**EXERCISE GOAL**: Find and copy every line in the records that includes the string "load".

--------------------------------

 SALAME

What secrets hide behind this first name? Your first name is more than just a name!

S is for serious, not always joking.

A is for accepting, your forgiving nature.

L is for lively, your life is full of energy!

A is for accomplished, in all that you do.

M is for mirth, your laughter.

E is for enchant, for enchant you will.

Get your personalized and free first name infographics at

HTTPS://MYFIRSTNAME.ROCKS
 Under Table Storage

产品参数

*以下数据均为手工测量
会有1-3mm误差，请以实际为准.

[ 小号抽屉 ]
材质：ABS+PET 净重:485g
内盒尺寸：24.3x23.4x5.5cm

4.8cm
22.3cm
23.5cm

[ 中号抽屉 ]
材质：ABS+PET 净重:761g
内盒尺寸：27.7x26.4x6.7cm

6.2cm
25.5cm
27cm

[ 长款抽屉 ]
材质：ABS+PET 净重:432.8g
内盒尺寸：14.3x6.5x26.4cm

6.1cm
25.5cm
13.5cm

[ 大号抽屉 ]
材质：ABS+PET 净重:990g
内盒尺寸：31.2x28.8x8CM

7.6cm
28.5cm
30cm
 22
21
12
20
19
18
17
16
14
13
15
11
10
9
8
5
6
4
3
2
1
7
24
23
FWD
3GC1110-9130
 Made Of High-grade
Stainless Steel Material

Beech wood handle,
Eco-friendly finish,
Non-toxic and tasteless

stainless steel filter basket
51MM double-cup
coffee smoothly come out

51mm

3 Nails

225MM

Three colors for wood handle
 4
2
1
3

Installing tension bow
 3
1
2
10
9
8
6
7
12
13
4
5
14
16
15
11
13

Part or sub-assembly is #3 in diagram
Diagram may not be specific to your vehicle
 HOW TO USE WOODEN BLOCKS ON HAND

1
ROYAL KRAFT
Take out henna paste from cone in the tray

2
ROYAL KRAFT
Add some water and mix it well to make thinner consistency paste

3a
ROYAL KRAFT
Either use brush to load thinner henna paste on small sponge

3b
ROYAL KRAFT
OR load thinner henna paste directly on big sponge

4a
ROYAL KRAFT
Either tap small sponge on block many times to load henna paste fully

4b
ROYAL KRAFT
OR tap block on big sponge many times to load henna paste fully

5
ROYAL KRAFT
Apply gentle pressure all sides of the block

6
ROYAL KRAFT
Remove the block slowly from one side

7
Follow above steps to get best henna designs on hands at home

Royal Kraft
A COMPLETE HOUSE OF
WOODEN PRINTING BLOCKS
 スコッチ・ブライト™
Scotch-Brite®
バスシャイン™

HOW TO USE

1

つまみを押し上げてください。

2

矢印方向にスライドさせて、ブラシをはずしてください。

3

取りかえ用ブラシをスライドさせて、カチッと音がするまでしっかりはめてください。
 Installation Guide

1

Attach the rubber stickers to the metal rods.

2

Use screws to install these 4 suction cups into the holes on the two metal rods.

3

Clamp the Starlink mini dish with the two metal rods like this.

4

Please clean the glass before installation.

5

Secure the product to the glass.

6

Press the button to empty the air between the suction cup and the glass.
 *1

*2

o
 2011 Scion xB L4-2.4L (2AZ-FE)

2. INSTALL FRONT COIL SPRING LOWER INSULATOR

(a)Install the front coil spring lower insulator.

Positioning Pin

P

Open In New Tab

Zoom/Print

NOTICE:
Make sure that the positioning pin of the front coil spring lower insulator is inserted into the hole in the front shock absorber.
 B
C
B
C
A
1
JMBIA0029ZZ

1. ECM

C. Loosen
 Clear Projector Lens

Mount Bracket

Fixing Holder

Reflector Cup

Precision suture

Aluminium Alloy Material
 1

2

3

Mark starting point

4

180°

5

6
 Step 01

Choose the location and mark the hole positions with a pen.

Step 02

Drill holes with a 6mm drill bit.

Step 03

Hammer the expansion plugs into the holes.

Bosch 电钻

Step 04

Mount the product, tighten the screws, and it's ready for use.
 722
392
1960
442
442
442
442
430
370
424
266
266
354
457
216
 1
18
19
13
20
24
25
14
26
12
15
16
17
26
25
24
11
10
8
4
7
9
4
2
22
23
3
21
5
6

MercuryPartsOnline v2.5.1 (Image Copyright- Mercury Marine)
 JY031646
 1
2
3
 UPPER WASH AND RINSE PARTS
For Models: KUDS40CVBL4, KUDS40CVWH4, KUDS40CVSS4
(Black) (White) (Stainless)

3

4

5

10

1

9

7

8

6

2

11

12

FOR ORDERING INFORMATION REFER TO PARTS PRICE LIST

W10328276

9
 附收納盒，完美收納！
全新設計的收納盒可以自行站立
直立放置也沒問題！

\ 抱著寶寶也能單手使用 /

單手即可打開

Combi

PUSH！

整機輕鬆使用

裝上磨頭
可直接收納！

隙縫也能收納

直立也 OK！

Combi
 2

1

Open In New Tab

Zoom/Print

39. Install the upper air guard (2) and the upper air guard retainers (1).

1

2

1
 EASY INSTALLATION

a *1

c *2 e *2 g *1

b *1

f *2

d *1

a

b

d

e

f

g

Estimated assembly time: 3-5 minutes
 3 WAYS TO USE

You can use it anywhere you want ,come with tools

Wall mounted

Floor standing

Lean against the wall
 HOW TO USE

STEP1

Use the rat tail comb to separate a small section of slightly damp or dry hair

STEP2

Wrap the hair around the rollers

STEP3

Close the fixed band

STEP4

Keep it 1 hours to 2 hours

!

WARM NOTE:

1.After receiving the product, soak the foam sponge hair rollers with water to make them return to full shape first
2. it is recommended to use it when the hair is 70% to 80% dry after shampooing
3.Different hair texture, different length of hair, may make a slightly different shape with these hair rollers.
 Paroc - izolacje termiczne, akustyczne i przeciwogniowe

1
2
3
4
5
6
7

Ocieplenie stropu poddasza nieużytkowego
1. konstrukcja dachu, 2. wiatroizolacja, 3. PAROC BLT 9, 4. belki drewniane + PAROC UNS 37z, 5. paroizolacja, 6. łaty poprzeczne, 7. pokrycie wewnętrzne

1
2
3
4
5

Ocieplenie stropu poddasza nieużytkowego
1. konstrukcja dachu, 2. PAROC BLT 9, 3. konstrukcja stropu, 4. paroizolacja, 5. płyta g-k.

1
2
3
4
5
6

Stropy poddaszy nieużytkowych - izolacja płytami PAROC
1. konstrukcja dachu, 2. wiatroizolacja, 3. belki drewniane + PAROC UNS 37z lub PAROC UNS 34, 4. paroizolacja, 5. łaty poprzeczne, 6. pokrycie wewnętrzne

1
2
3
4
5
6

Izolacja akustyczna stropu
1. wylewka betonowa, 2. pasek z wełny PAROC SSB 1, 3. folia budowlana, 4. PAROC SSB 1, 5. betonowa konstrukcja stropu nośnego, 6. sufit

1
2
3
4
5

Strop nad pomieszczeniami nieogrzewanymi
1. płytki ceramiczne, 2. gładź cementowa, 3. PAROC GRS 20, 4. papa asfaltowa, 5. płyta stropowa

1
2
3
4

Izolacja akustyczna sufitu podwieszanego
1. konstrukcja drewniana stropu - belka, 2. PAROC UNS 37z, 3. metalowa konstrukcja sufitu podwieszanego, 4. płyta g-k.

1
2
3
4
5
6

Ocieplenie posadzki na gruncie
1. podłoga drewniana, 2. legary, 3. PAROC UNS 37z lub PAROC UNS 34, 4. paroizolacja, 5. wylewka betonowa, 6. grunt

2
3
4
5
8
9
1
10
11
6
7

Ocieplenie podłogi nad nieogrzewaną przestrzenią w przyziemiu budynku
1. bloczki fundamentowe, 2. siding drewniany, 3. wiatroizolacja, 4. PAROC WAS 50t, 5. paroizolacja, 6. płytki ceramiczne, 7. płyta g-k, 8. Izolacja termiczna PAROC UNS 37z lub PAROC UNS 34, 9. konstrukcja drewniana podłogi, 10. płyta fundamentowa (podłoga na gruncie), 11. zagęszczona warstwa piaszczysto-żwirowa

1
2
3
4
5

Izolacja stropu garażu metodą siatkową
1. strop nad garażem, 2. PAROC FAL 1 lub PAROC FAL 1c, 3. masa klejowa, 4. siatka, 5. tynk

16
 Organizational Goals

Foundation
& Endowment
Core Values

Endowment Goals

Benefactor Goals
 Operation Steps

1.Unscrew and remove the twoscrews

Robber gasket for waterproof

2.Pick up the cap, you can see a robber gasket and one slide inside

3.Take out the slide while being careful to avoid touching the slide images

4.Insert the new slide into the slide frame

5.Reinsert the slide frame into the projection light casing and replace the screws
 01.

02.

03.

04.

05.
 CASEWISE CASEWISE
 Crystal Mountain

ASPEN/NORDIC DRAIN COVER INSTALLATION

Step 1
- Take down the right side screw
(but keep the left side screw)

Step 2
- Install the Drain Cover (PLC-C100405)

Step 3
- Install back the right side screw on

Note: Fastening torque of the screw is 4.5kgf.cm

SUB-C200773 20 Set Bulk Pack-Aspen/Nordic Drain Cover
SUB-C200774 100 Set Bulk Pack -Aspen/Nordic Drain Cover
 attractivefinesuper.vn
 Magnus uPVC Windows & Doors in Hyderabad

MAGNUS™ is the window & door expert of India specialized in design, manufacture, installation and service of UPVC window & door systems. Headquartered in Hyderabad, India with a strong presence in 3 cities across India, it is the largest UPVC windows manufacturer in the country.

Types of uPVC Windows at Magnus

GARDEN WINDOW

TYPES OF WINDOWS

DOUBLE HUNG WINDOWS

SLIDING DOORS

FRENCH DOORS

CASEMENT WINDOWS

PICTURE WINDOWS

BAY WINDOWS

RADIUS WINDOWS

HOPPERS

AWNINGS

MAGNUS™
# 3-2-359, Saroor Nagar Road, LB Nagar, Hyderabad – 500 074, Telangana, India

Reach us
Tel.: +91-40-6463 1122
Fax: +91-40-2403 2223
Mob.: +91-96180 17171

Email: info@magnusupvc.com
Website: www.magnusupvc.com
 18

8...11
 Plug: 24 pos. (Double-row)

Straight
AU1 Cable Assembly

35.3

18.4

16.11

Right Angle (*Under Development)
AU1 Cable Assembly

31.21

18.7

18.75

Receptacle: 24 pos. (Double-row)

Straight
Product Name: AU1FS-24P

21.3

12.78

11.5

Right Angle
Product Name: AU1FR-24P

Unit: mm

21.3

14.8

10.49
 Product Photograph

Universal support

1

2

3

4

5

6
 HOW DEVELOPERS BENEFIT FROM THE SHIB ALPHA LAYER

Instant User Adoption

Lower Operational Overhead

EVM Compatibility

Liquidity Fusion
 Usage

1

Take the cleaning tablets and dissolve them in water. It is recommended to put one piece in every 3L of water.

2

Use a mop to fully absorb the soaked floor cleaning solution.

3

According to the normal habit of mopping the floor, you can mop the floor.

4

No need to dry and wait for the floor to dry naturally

--------------------------------

**ANSWER FOR THIS EXERCISE**:
Either use brush to load thinner henna paste on small sponge
OR load thinner henna paste directly on big sponge
Either tap small sponge on block many times to load henna paste fully
OR tap block on big sponge many times to load henna paste fully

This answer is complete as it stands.